Unfortunately, both methods have some issues for comparing near-zero values, but in general they provide a good overview of what’s going on.

The Disappointing Linear Function

ULP: avg: 0.0620527
     max: 1
     min: 0
FLT: avg: 6.24647e-09
     max: 1.19209e-07
     min: 0

The values calculated by GPU are as little as 1 ULP away from the CPU’s result and the average being so low, shows that less than 7% of values were not exactly equal to the CPU computation.

The Promising Complication

ULP: avg: 0.527707
     max: 3
     min: 0
FLT: avg: 3.34232e-08
     max: 2.49631e-07
     min: 0

The maximum ULP error jumped to 3 and the average ULP error increased as well. The relative error still provides a good indication that the value of error is insignificant.

The Amazing Iteration
ULP: avg: 46.6319
     max: 100
     min: 0

FLT: avg: 3.49051e-06 
     max: 8.61719e-06
     min: 0

The maximum value of 100 ULPs is a hint that each iteration accumulated some error. The relative error is still low at 3.49×10-4%.


By default the precision of float (and, as direct result, of vec2, vec3 and vec4 as well) inside vertex shader is set to highp (GLSL ES 3.0 spec 4.5.4) which essentially is regular IEEE 754 float. Where do the differences in comparison to CPU results come from?

My familiarity with secrets of floating point values is not that great (despite starting to read What Every Computer Scientist Should Know About Floating-Point Arithmetic a couple of times). I have some hypotheses, but you should take them with a grain of salt.

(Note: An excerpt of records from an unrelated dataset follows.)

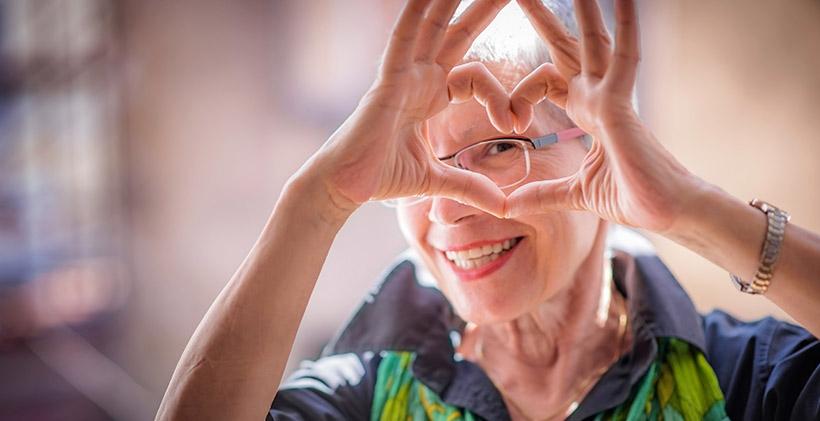 Senior woman making heart sign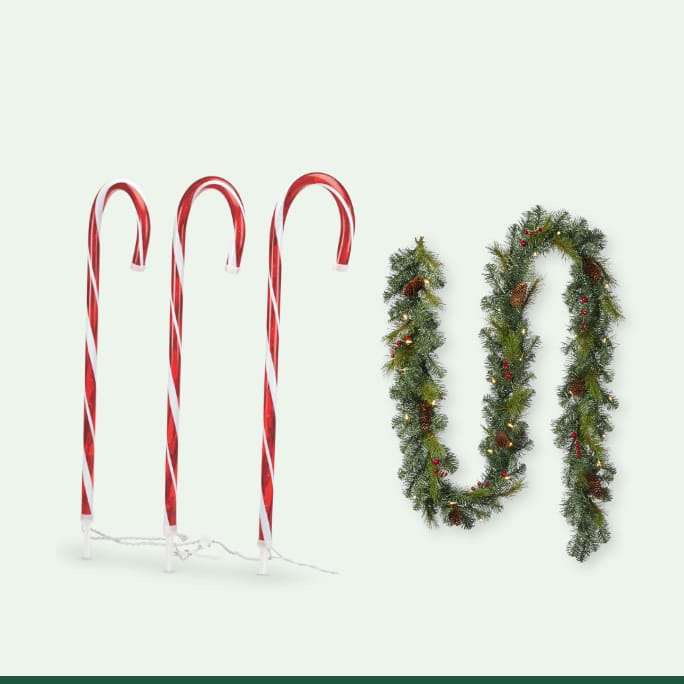 Three For Living Incandescent Candy Cane Stakes.  NOMA Pre-lit Garland with berries and pinecones, 9-ft 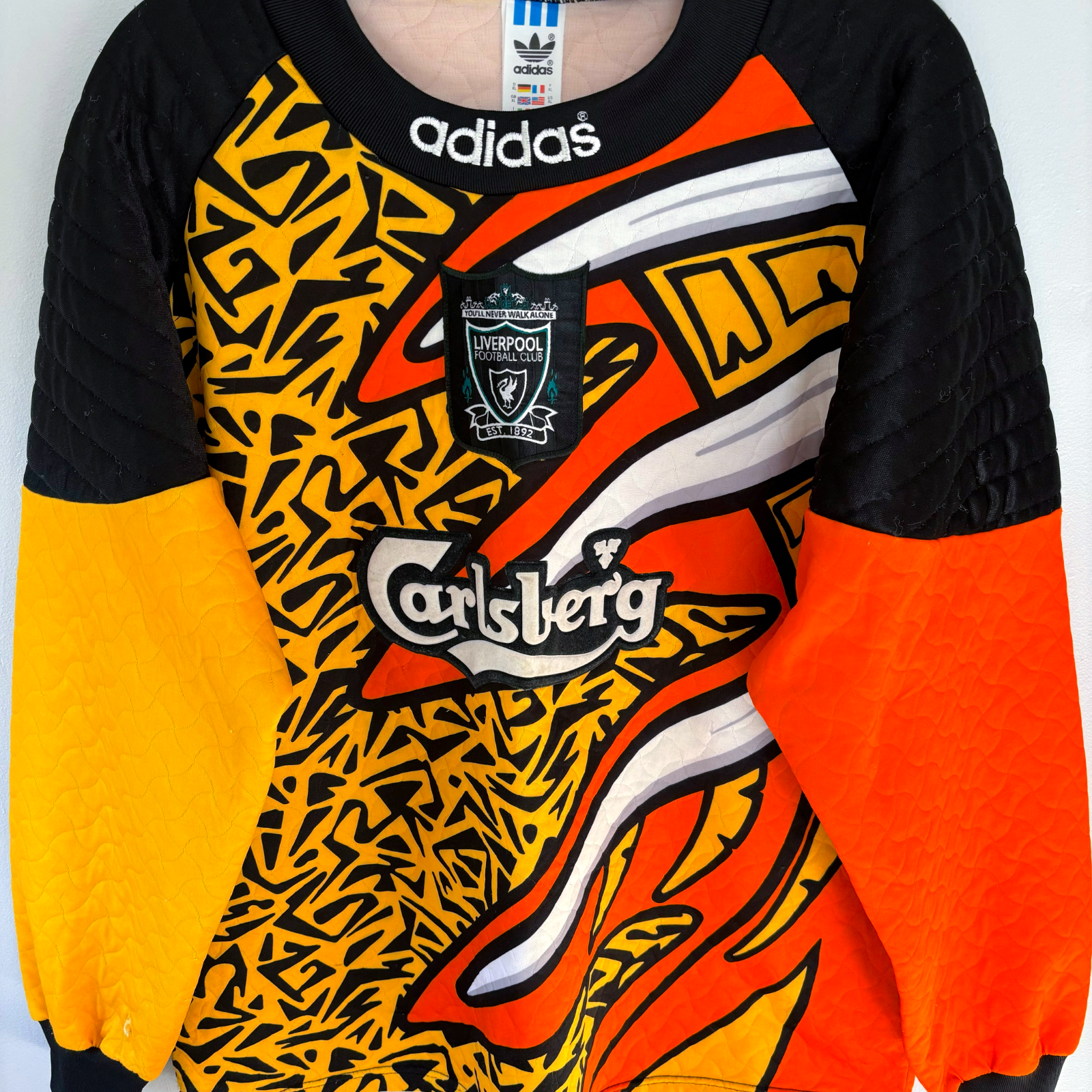 Liverpool FC 1995-1996 vintage football shirt with bold black, orange, and yellow retro soccer jersey design and Carlsberg. - Liverpool FC 1995-1996 Goal Keeper Football Shirt Adidas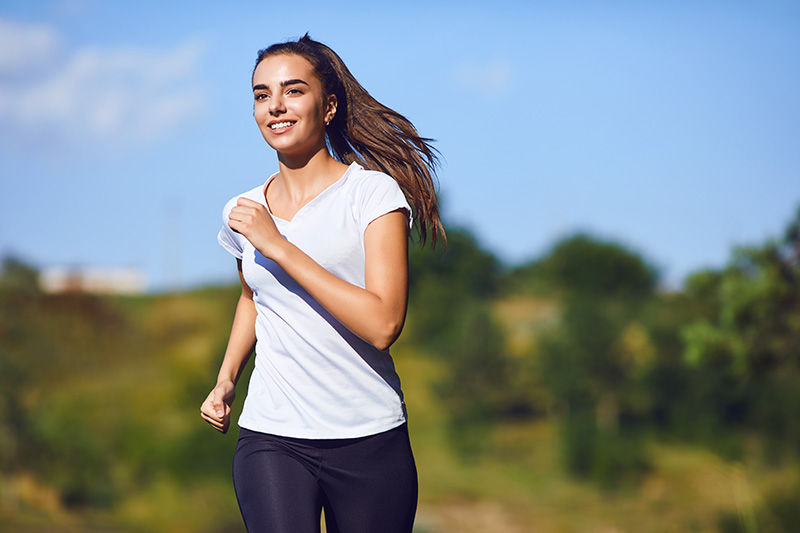 Woman running outside in an outdoor setting, wearing athletic clothing and enjoying physical activity.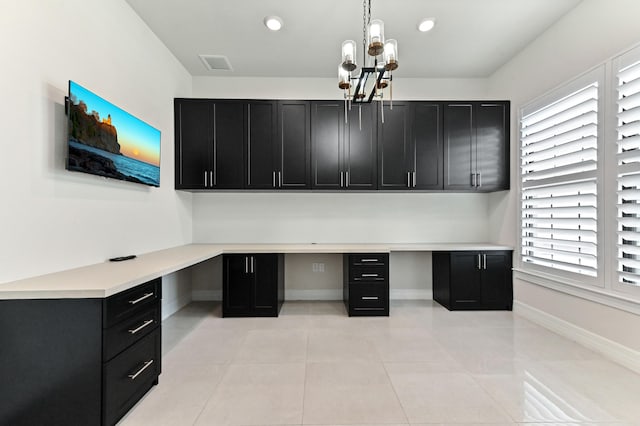 unfurnished office featuring recessed lighting, visible vents, baseboards, built in desk, and an inviting chandelier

One of the reasons for these effects could be slightly different implementations of exp, pow and trigonometry functions. However, The Disappointing Linear Function doesn’t use any built-ins and the small errors are still there. I suspect the most important reason is that the rounding mode inside GLSL computation is not defined by the specification. This could explain why doing 100 iterations of an algorithm inside GPU results in at most 100 ULPs difference.

Does it Matter?

Obviously, if precision is mission critical you wouldn’t use float anyway, jumping to double instead, thus skipping the GPU calculations entirely. Just for the record (and for the sake of linking to an interesting rant), you shouldn’t rely on the math library to perform exact calculations anyway.

For the more mundane tasks, the precision doesn’t matter, unless you do thousands of iterations inside a shader. For games and simple simulations you shouldn’t care at all.

Final Words

I’m extremely pleased with the results. It really shows that GPUs inside iOS devices are extremely powerful. I expected perhaps a 3-5x speed improvement, but the extremity of 64x is a shocker. In case of highly iterative calculations, you can reduce the wait time for the user from about a minute to little under one second. Even though the presented examples were somehow artificial, the benefits of huge performance gains and offloading the CPU are of utmost importance. Without a doubt, using Transform Feedback limits the effectiveness of the method to the brand new devices powered by A7 chip, but as time goes, this will become less of an issue.

As for the further work, a lot can still be done. Now that iOS7 enables reading textures in vertex shader (although some claim it was possible in previous releases as well), one could treat a float texture as a source of truly random (as in random access, not random value) memory resulting in much more advanced vertex shader computation techniques. However, this still doesn’t solve the random write problem.

On the other hand, one might also try going the fragment shader way, using float textures as input and half float textures as output, but it still does not provide full featured GPGPU capabilities.

All those effort will become vein, when Apple provides access to the now private OpenCL framework. Until then, OpenGL abuse is the primary toy for us to play.